Would this be an R data.frame? (that would potentially crash the RAM of my gateway node... which is why I'm reluctant to try it. This is a cluster at the business)

So summarizing: Should I bother with the tbl and tbl_cache commands at all or do I need them?

Should I use dbWriteTable and can I do it directly after, before, or in lieu of sdf_register... or do I need to use the tbl command before I can write anything to Hive? sdf_register almost seems pointless.

Should I use copy_to or db_copy_to instead of dbWriteTable? I don't want to turn Hive into a dumping ground, so I want to be careful about how I write the intermediate data and then be consistent about how R will work with it after I store it.

Which of these data.frame-type do I have to run to work with the data like it's an in-memory R object, or am I restricted to dplyr commands?

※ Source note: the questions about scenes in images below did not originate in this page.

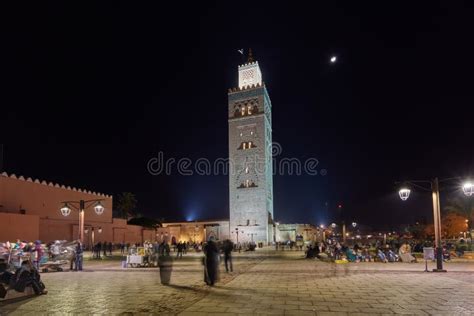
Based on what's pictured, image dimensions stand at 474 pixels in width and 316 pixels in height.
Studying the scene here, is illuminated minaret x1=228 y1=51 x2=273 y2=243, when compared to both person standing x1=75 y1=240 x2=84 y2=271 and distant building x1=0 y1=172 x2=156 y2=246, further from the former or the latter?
person standing x1=75 y1=240 x2=84 y2=271

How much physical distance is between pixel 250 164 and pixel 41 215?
2976 centimetres

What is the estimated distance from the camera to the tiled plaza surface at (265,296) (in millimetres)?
7762

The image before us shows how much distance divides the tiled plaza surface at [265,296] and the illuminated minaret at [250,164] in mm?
42607

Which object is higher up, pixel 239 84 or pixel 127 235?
pixel 239 84

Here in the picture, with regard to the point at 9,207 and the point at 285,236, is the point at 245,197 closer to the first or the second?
the point at 285,236

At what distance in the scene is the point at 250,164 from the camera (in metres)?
57.3

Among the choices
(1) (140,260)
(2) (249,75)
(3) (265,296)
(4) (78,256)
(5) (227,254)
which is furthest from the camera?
(2) (249,75)

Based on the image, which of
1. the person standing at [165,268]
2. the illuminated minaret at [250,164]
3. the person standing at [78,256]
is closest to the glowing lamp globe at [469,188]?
the person standing at [165,268]

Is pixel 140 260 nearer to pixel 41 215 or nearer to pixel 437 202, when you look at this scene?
pixel 437 202

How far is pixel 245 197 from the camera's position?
56844 millimetres

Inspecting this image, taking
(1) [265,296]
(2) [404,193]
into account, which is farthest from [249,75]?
(1) [265,296]

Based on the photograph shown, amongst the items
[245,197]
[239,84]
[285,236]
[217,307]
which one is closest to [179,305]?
[217,307]

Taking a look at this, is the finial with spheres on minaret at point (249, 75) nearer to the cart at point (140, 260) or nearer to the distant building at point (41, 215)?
the distant building at point (41, 215)

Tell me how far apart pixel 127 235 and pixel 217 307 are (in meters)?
44.3
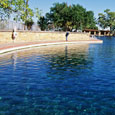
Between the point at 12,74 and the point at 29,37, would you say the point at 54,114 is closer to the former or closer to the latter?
the point at 12,74

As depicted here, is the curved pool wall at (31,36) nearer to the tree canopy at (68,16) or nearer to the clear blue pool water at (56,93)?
the tree canopy at (68,16)

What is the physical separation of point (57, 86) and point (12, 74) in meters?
3.57

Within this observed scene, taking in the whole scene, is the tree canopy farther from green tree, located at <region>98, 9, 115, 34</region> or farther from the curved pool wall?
green tree, located at <region>98, 9, 115, 34</region>

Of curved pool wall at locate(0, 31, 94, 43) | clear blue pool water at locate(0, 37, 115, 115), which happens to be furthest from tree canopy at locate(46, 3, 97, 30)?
clear blue pool water at locate(0, 37, 115, 115)

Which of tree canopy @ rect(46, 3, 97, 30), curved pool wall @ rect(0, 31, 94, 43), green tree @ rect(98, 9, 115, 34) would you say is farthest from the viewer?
green tree @ rect(98, 9, 115, 34)

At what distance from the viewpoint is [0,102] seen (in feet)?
23.4

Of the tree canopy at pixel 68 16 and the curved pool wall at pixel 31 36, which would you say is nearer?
the curved pool wall at pixel 31 36

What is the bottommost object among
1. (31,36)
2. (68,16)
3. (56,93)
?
(56,93)

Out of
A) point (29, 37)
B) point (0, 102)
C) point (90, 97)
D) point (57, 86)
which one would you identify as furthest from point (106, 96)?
point (29, 37)

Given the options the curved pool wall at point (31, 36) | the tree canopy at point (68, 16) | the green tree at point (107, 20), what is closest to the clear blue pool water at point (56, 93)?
the curved pool wall at point (31, 36)

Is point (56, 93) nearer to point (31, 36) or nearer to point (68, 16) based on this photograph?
point (31, 36)

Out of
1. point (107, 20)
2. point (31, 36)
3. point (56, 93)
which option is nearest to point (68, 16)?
point (31, 36)

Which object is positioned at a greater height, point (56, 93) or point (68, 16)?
point (68, 16)

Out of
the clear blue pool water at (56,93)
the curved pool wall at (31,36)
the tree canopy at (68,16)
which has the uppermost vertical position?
the tree canopy at (68,16)
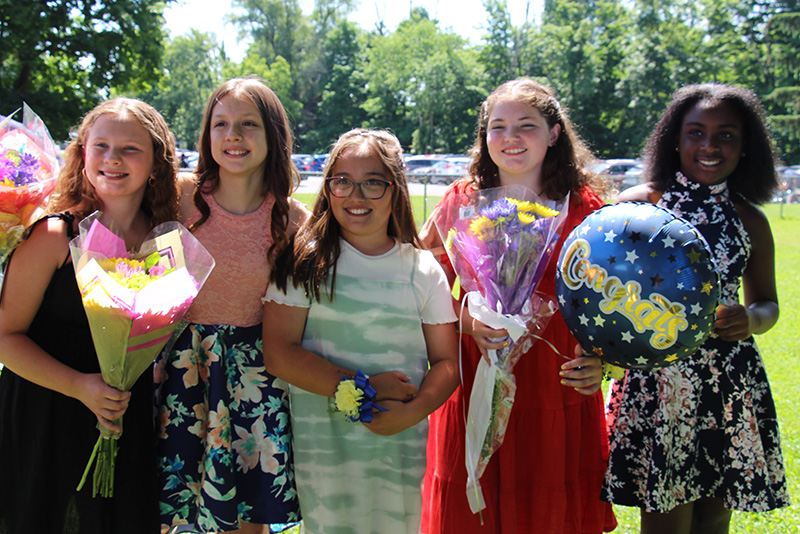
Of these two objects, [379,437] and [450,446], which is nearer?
[379,437]

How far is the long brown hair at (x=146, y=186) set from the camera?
2262mm

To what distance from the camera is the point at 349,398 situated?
1985 mm

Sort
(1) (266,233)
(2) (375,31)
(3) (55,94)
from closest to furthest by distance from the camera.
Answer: (1) (266,233) → (3) (55,94) → (2) (375,31)

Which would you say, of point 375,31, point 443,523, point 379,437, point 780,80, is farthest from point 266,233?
point 375,31

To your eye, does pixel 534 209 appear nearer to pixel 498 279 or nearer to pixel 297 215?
pixel 498 279

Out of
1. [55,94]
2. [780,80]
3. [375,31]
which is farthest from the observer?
[375,31]

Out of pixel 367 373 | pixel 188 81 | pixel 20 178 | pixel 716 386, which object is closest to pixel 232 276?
pixel 367 373

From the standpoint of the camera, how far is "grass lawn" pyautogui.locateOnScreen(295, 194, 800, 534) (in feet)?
10.6

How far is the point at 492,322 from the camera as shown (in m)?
2.08

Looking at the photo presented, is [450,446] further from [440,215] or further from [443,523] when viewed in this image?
[440,215]

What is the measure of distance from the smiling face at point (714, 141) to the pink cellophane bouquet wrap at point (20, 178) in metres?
2.51

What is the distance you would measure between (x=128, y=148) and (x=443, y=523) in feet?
6.26

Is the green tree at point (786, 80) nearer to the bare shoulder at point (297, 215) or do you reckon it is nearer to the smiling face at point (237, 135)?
the bare shoulder at point (297, 215)

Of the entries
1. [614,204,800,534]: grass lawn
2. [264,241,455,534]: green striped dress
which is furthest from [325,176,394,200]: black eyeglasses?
[614,204,800,534]: grass lawn
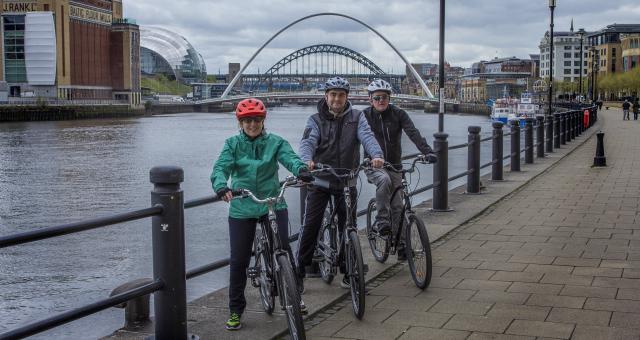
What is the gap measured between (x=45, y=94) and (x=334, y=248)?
102960 millimetres

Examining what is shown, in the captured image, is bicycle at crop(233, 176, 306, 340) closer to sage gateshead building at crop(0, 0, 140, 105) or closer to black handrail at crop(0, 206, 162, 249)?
black handrail at crop(0, 206, 162, 249)

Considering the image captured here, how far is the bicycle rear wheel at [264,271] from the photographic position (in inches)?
207

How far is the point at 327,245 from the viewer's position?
6.29 metres

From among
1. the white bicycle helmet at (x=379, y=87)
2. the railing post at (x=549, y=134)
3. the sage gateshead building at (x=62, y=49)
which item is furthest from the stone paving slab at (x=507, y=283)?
the sage gateshead building at (x=62, y=49)

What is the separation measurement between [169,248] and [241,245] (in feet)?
2.16

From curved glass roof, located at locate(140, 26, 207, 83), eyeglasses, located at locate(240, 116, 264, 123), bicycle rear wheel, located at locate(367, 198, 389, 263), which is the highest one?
curved glass roof, located at locate(140, 26, 207, 83)

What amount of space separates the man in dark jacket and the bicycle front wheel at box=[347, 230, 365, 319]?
129 cm

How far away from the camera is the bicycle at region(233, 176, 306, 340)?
4.71m

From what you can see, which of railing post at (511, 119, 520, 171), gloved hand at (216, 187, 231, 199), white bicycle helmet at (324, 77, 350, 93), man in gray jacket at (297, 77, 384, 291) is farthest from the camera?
railing post at (511, 119, 520, 171)

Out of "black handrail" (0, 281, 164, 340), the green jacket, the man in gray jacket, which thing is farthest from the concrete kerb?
"black handrail" (0, 281, 164, 340)

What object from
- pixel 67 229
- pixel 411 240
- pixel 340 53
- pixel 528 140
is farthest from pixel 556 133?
pixel 340 53

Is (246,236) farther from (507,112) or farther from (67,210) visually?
(507,112)

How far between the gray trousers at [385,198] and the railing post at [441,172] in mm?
2971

Sorry there's so much in this question, but I don't feel like there's clarity around these issues in the R-bloggers articles, the sparklyr tutorials, nor the other questions on SOF.


Solution

  • sdf_register is not very useful when dealing with long running queries. It is basically an unmaterialized view which means it runs the underlying query each time you call it. Adding the following will write the data to Hive as a table.

    spark_dataframe %>% invoke("write") %>% invoke("saveAsTable", as.character("your_desired_table_name"))

    This uses saveAsTable as table which will create a table in have and keep that table even after the Spark session ends. Using createOrReplaceTempView does not persist the data when the Spark session ends.